Quelques semaines plus tard, la pression retombe un peu. « Les gens ont commencé à regarder en arrière et à réaliser que cette réaction était totalement excessive » , raconte le porte-parole de la Green Brigade. Du côté de la direction, que So Foot a tenté de joindre à plusieurs reprises, on propose une alternative aux bannis. Ces derniers ont le choix entre revenir dans le stade à une autre place attribuée par le club ou se faire rembourser leur abonnement. Une seconde option privilégiée par la très grande majorité du groupe. Du coup, on s'occupe comme on peut à la Green Brigade en ce moment : « A chaque rencontre à domicile, nous nous retrouvons au Celtic Social Club (un lieu de rencontre des supporters situé juste à côté du stade, ndlr) où nous regardons le match et où nous pouvons aussi vendre notre matériel aux gens. Pendant un moment, quelques-uns de nos membres se rendaient aux matchs à l'extérieur, mais nous n'avons pas de présence officielle en tant que groupe, nous ne bâchons pas. Depuis notre départ du stade, une de nos plus grosses actions a été la collecte de denrées alimentaires pour les pauvres qui vivent autour du stade. Cela a eu un grand retour auprès des supporters du club et le résultat a dépassé toutes nos attentes...  »

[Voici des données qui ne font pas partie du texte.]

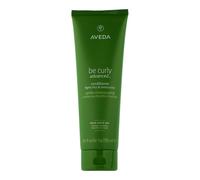 Aveda Be Curly Advanced Conditioner 250 ml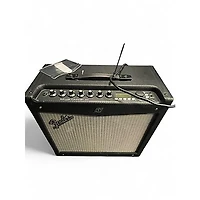 Used Fender Mustang III 100W 1x12 Guitar Combo Amp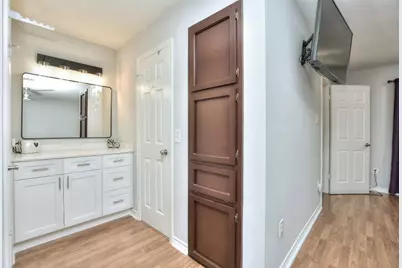 613 Forest Trail, Cedar Park, TX 78613 - Photo 23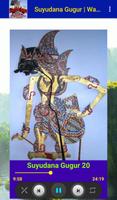 Suyudana Gugur | Wayang Kulit Ki Nartosabdho Screenshot 2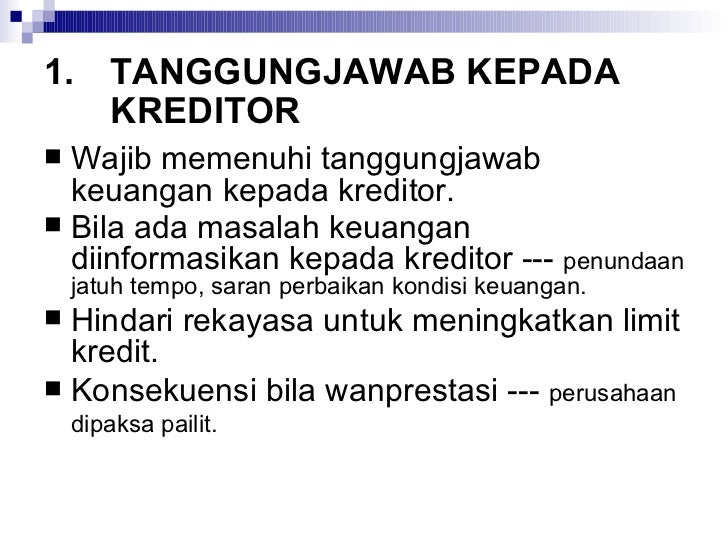 Tanggung Jawab Sosial Perusahaan Dan Etika Bisnis My | etika bisnis dan tanggung jawab sosial Tanggung Jawab Sosial Perusahaan Dan Etika Bisnis My | etika bisnis dan tanggung jawab sosial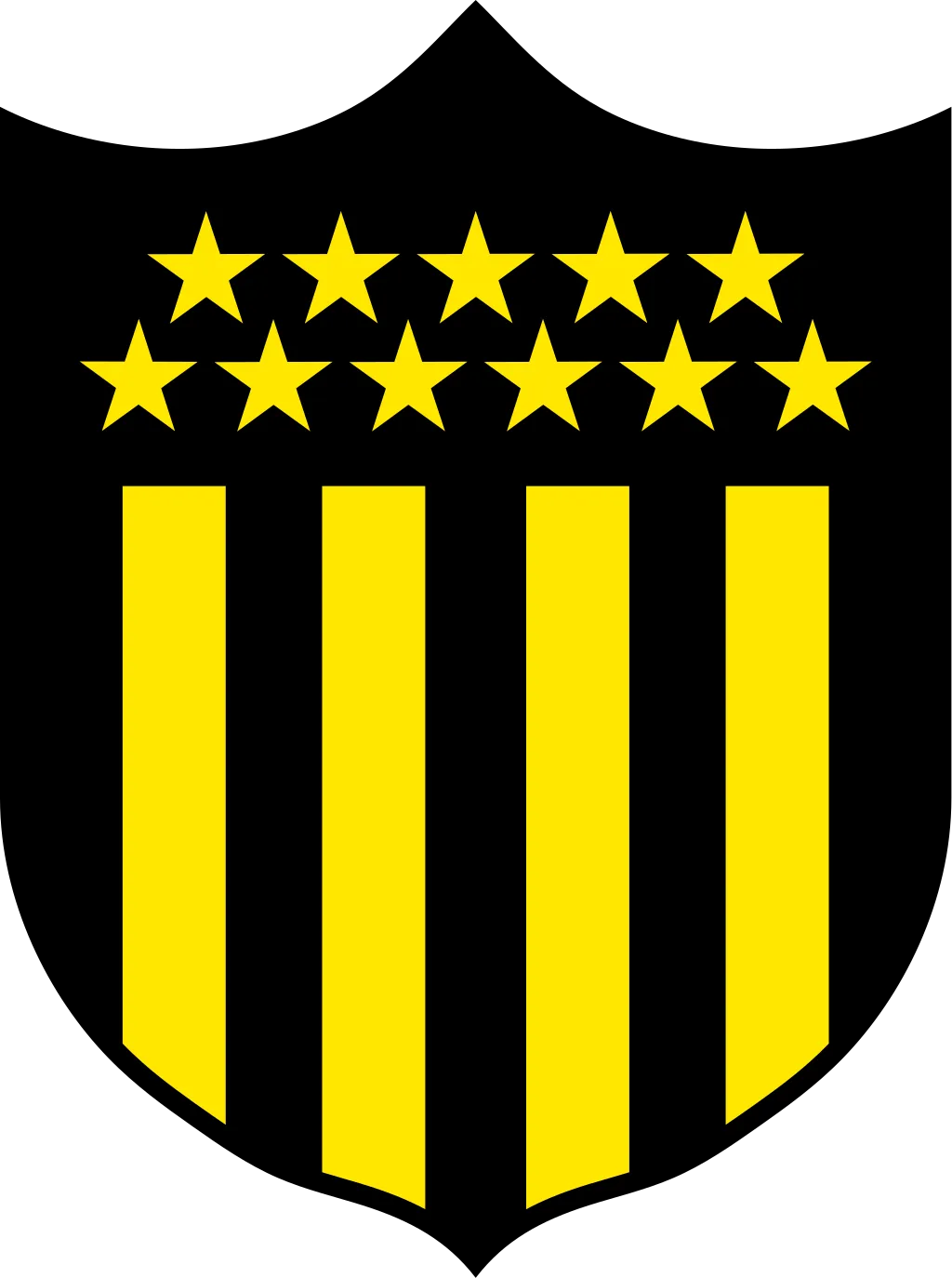 Peñarol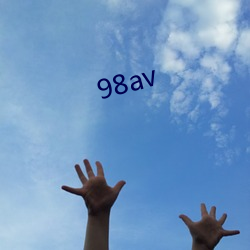 98av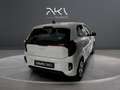 Kia Picanto 1.0 GDi Concept Blanco - thumbnail 3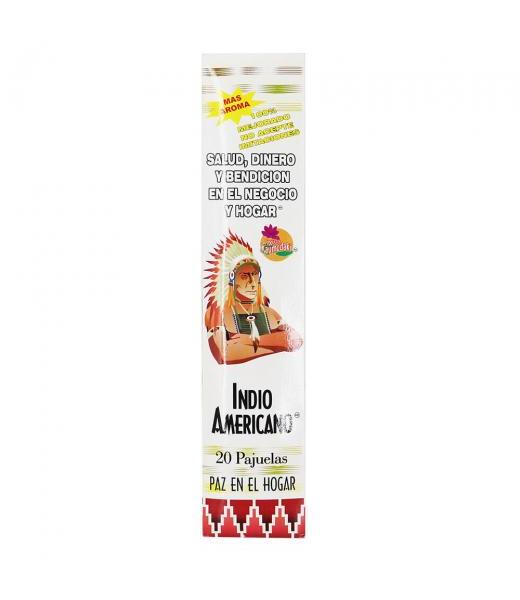CREMA PARA CAFE CON MCT 150 G GREENSIDE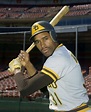 Dave Winfield: 31 Days until Padres' Opening Day - East Village Times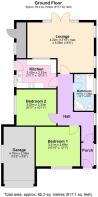 43 Stephenson Close - all floors.jpg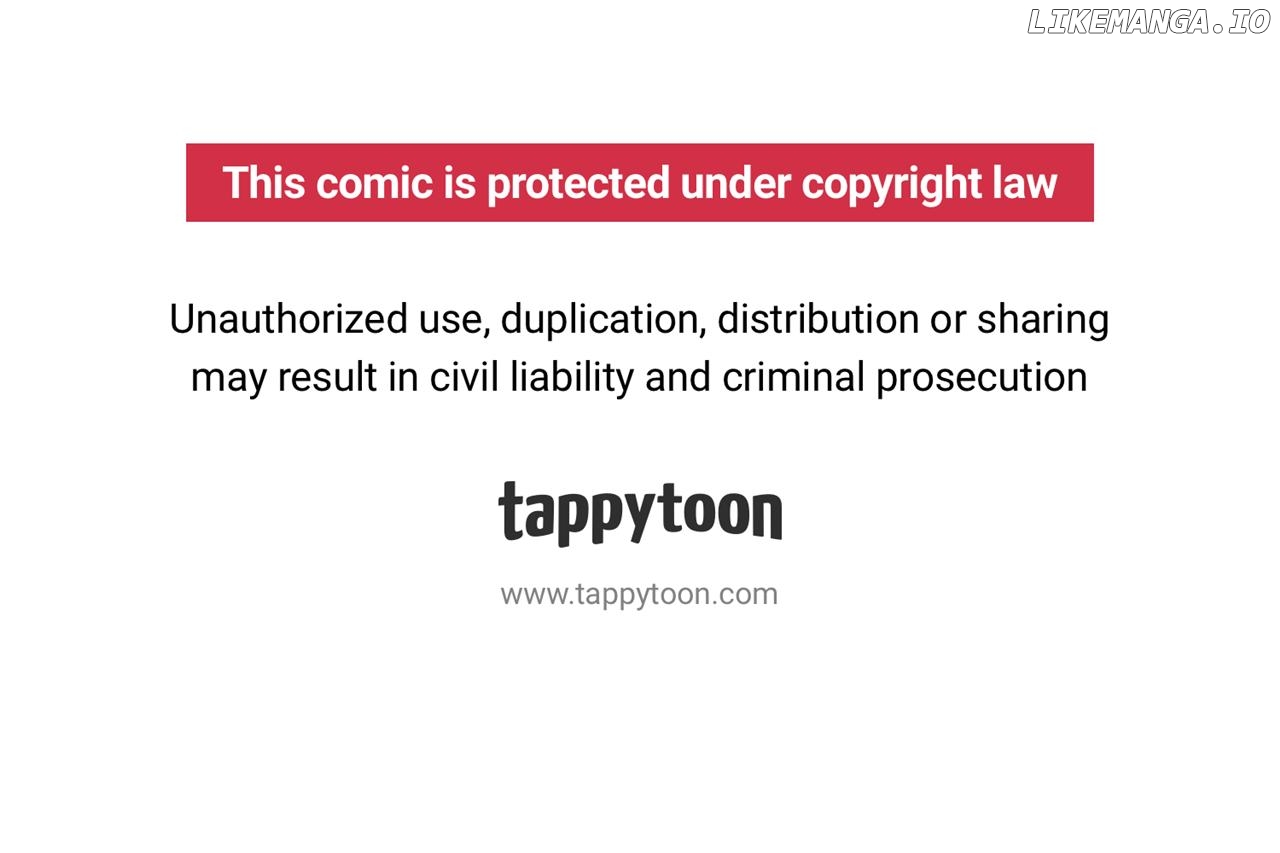 The Rogue Prince Is Secretly an Omega Chapter 63 - page 40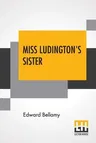 Miss Ludington's Sister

Concernant la suite des évènements, le groupe est plutôt pessimiste. « Nous ne pouvons évidemment pas nous contenter de cette situation et nous espérons retourner au Celtic Park bientôt. Cependant il sera difficile d'avoir des tickets et même d'éviter la sécurité qui est déjà vigilante à notre encontre. De nouveaux temps arrivent et les choses ne redeviendront certainement pas comme elles étaient avant... » « Football without fans is nothing » , déclarait Jock Stein, un ancien joueur et entraîneur du Celtic, véritable légende auprès des supporters. Si on se fie aux premiers matchs au Celtic Park sans la Green Brigade, on veut bien le croire.

Par Nicolas Kssis-Martov et Antoine Aubry, avec Lucas Alba et Quentin Blandin.